The new High Dynamic Range Toning under Adjustments lets you fake that trendy HDR look without having to merge multiple images.

(Credit: Screenshot by Seth Rosenblatt/CNET)

Puppet Warp sounds like it could be a filter to Muppetize people in your photo. It's actually a localized warping tool that gives you the ability to accurately recompose selected aspects of an image, such as changing a straight leg to bent. It can't add content where it hasn't existed, so it works best when used on a subject shot in profile, but the tool itself worked well.

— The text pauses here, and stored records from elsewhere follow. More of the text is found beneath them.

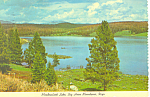 Click here to enlarge image and see more about item cs1271: Meadowlark Lake Big Horn Mountains WY  Postcard cs1271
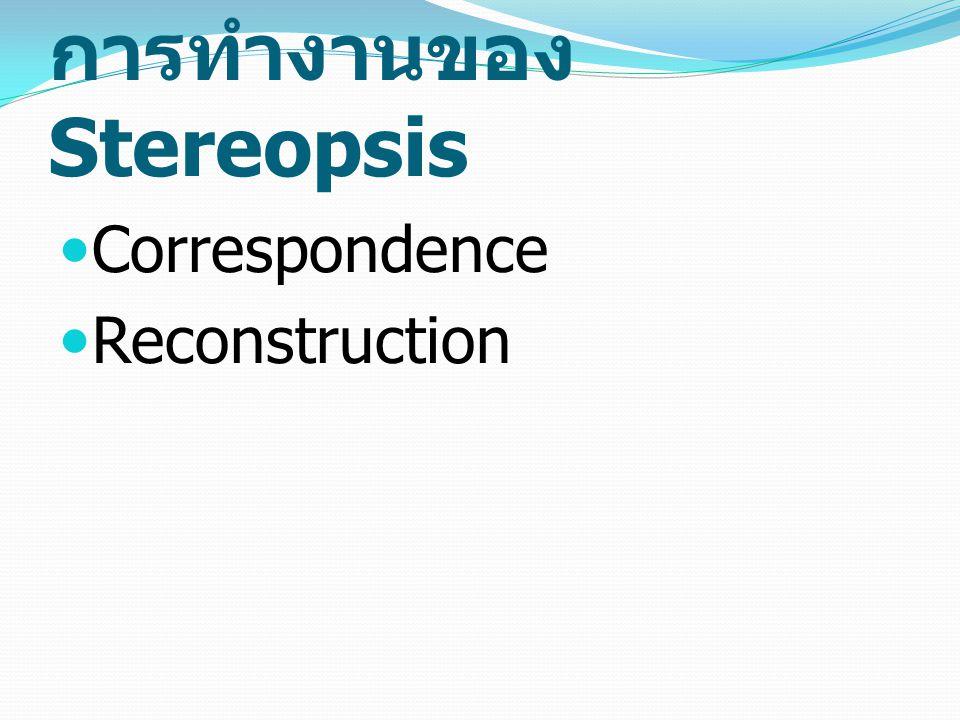 การทำงานของ Stereopsis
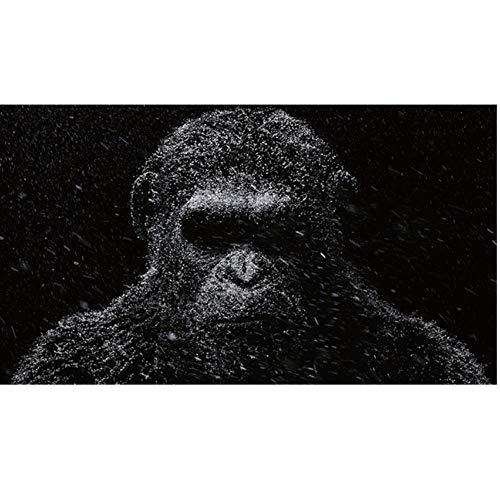 agwKE2 Caesar Planet of The Apes Poster Painting Gorilla Animal Posters and Prints Wall Art Pictures For Living Room 60x90cmx1 sin Marco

Once you've created a selection, choose Puppet Warp from the Edit menu and apply pins where you want to create pivot points in the image. Playing around with them, you can stretch a selected area between two pins. Unlike the complicated intelligent selection, Puppet Warp took seconds to learn. Of all the new tools, this is probably the most fun to use. The tool may not appear to have much practical use, but it can easily lend itself to basic but creative 3D implementation without having to upgrade to Photoshop Extended.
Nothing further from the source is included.